Steenwijck was a still-life specialist. Here the perishable luxury fruits convey wealth, contrasting with the beer, which is the drink of the masses.

==Analysis==
The work is an oil-on-panel, and 77.5 cm high and 102 cm wide. It is in a private collection in Greenwich, Connecticut. In the image the table is piled high with fish, kitchen ware, fruit and birds.
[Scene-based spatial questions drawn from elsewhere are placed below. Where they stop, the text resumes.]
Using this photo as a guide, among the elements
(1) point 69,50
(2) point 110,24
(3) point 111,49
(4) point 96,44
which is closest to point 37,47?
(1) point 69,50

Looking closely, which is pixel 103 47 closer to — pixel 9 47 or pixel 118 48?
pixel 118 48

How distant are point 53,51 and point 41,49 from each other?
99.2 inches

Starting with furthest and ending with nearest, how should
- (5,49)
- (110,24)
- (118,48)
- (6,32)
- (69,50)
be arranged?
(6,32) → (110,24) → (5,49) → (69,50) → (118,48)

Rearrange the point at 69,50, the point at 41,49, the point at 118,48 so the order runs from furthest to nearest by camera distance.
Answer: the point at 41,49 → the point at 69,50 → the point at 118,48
The table has a dark blue cloth. On the table in the background there is a stoneware jug, and a beer glass. Directly in front of the beer glass there are two dead songbirds. In front of the jug is a dead partridge with a blood stain. Vines of red and white grapes are in front of the jug and a branch of peaches is spilling off of the front of the table. The jug and one peach both sit on a wooden box. Soft light cuts from the left on an angle glistening on the glass, jug, fruit and feathers.

==Reception==
Steenwijck was masterful in manipulating the primary colors. Steenwijck used pastel colors for the background items so that the featured items would be more prominent. The red of the partridge head rests against a pale yellow peach. The bulbous pears bear a similarity to the shape of the stoneware jug and the curve of the bird wings are repeated in the leaves of the fruit vines.